Handling Other Peoples Clones



1. Copy the map and letter and place in Pam’s file and lab file.

Record the vector, insert size and full polylinker region

3. Pull down vector sequence and insert sequence from NCBI http://www.ncbi.nlm.nih.gov/

Choose search Genbank and fill in clone name

Choose full length CDS and record the accession number

4. Create map in Strider by pasting in the genbank sequence. Make sure that the coding region is in upper case and non-coding is in lower case. Annotate important clone information in the box below.

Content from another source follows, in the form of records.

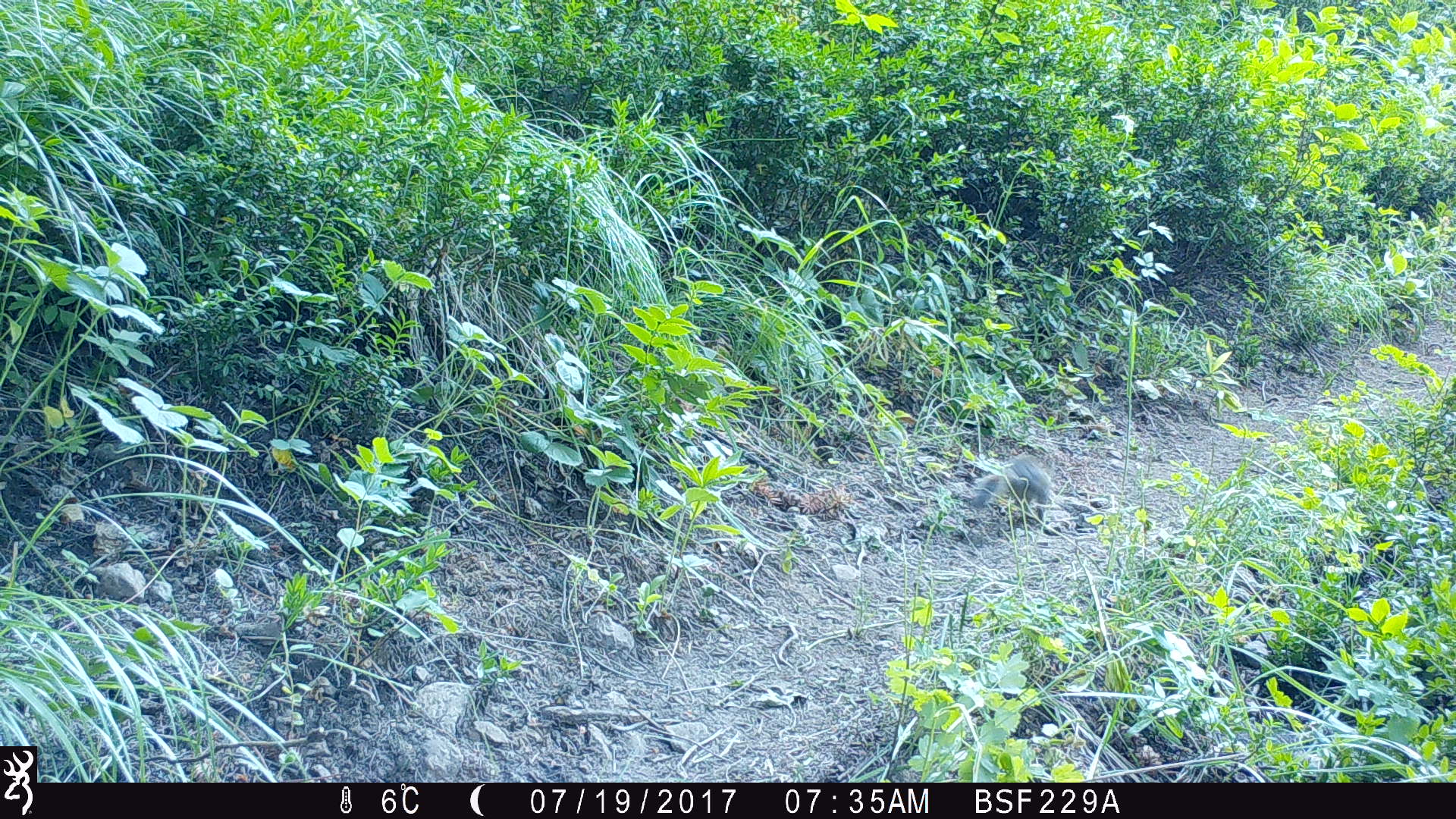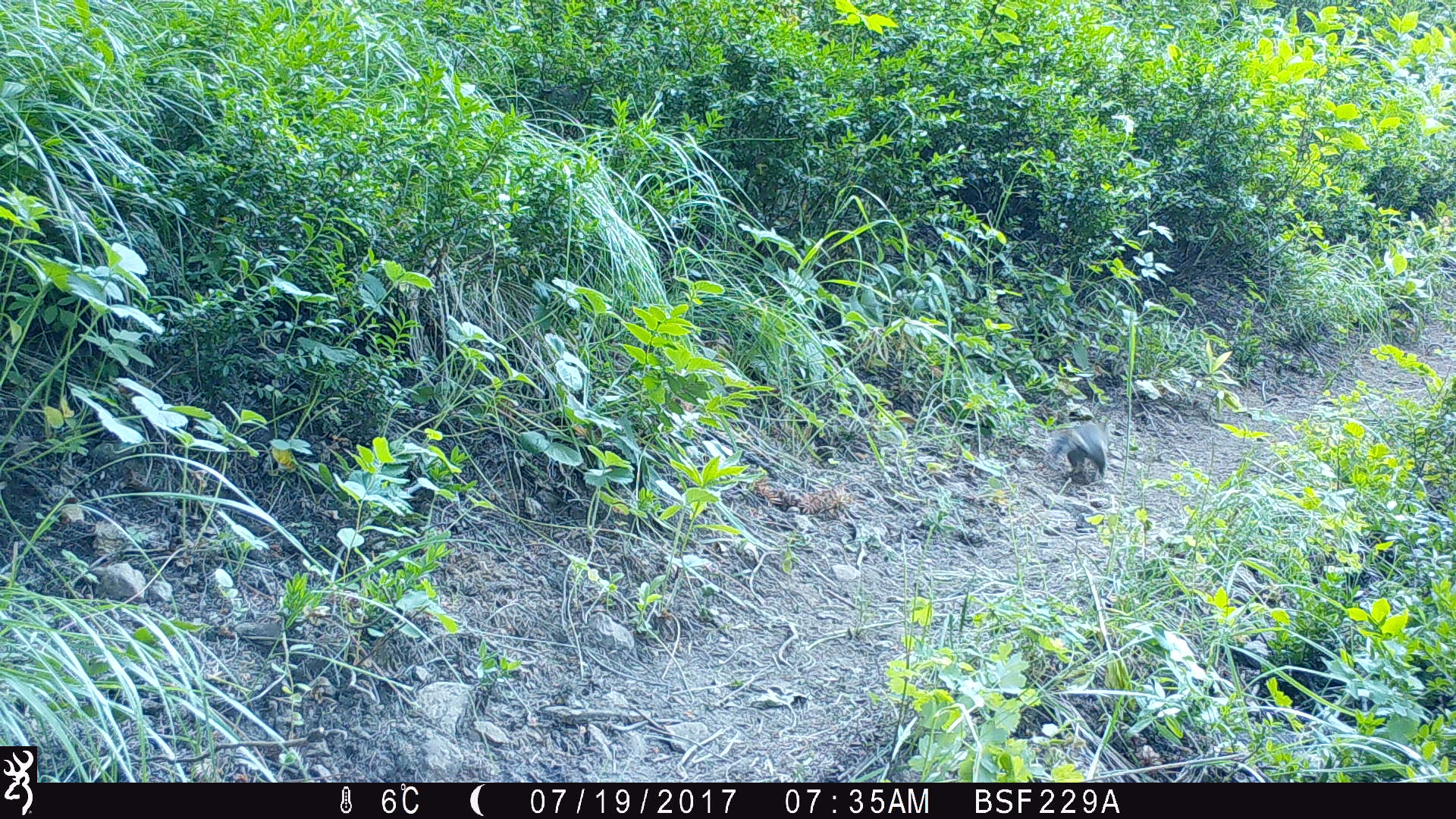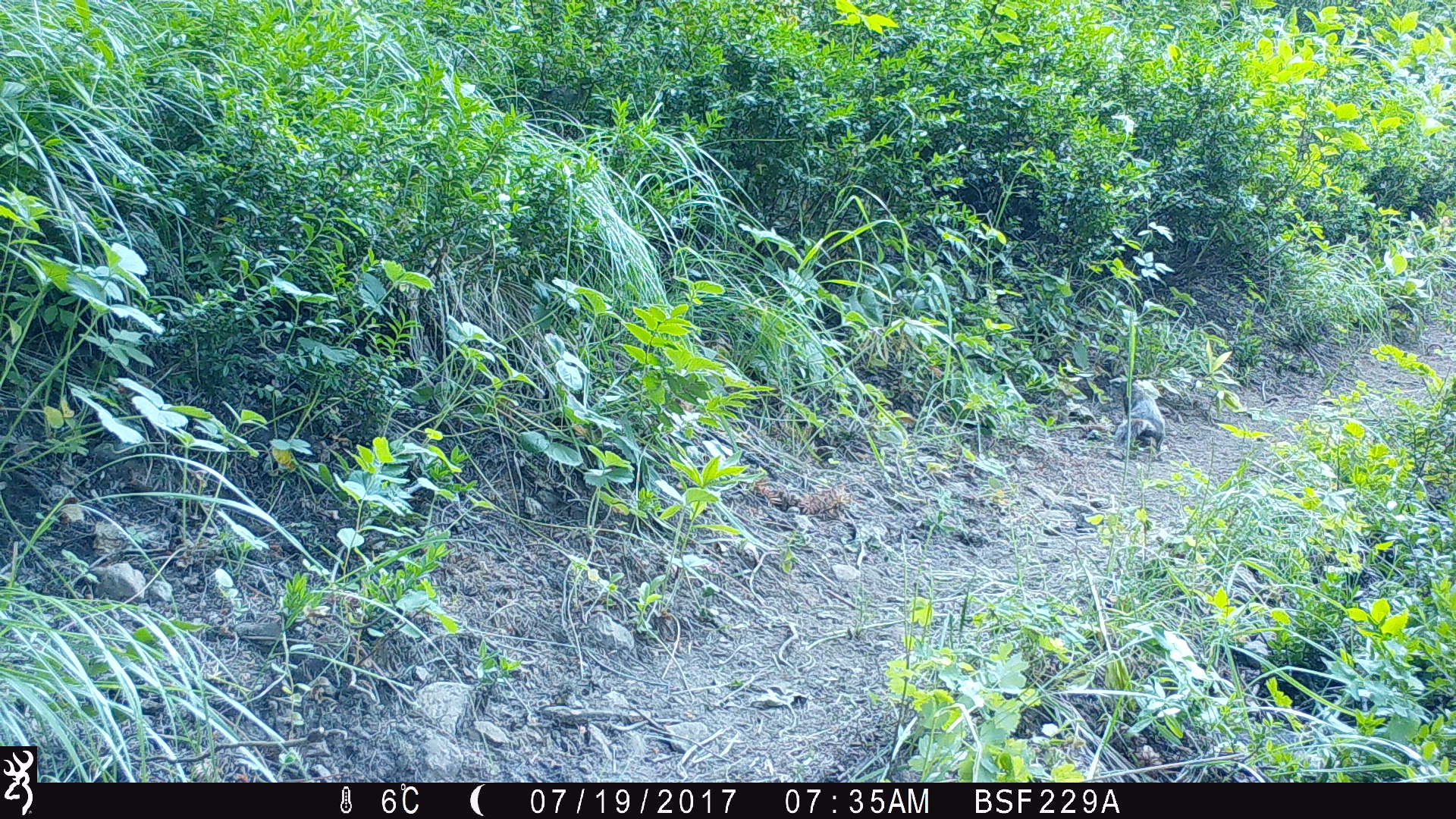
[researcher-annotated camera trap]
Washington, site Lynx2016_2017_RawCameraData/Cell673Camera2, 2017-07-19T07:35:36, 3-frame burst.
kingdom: Animalia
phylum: Chordata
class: Mammalia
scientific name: Mammalia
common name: small mammal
Small mammal (Mammalia). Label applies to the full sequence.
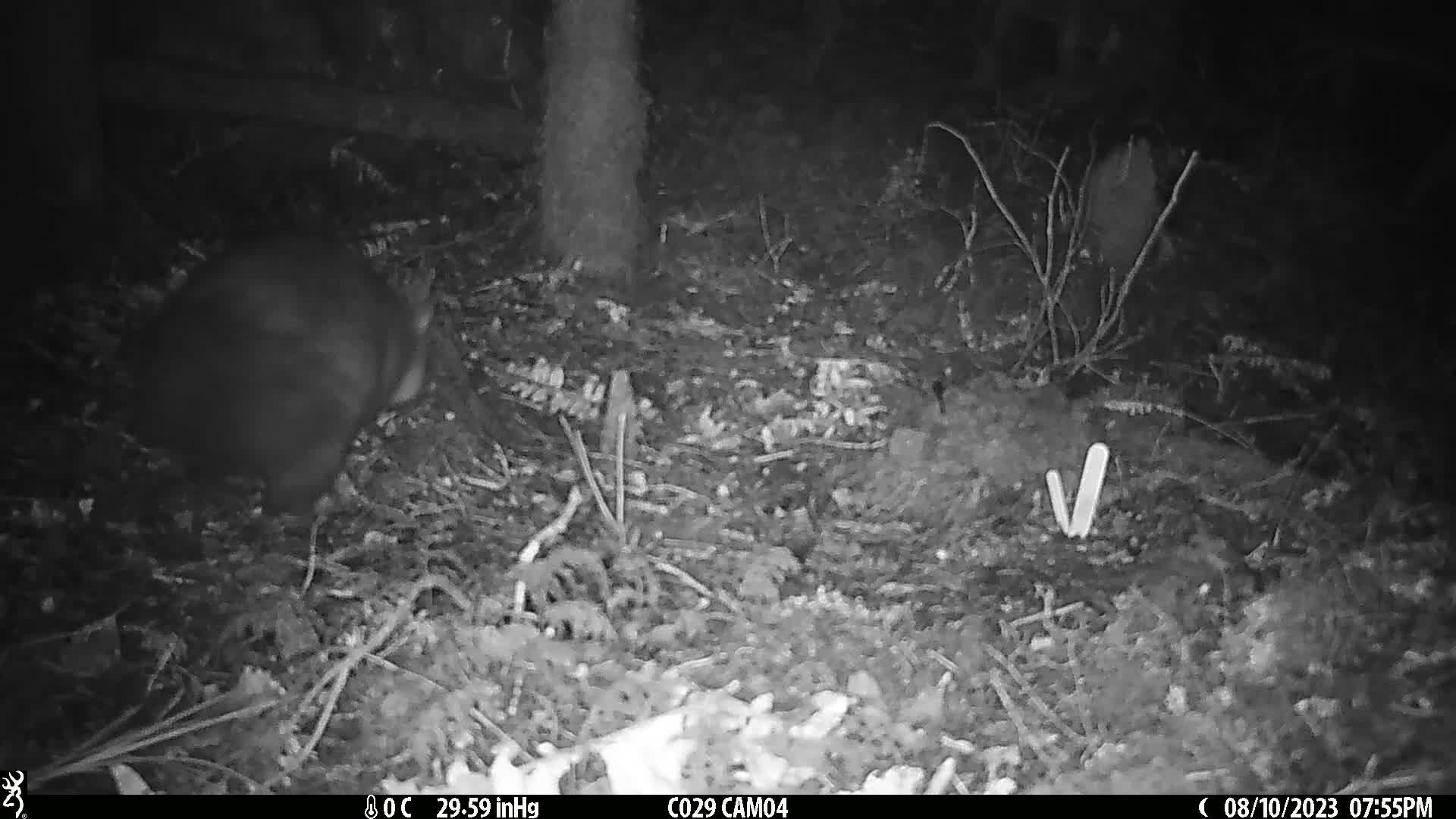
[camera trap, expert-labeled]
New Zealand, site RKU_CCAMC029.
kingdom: Animalia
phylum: Chordata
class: Mammalia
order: Diprotodontia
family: Phalangeridae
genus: Trichosurus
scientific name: Trichosurus vulpecula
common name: common brushtail possum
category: possum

1. Soak paper containing clone in 50-100ul of sterilized and filtered TE

2. Transform 2 ul and 10 ul into JM109

Give the rest to Pam to be stored frozen in the original clone box.

3. Grow up miniprep and plasmid prep.

Give 200ug CsCl double-banded DNA to Pam for the clone store.

4. Map clone fully by running 1ug uncut and 1ug digested with each enzyme in the polylinker.

5. Sequence the ends if necessary.

Sequences from the facility can be opened in MS word and pasted into BLAST

Align sequence using BLAST search http://www.ncbi.nlm.nih.gov/BLAST/

Use BLAST 2 sequences choice

Feed the accession # of known seq in seq1 box and seq from facility in seq2 box.

6. Create fully annotated final strider map.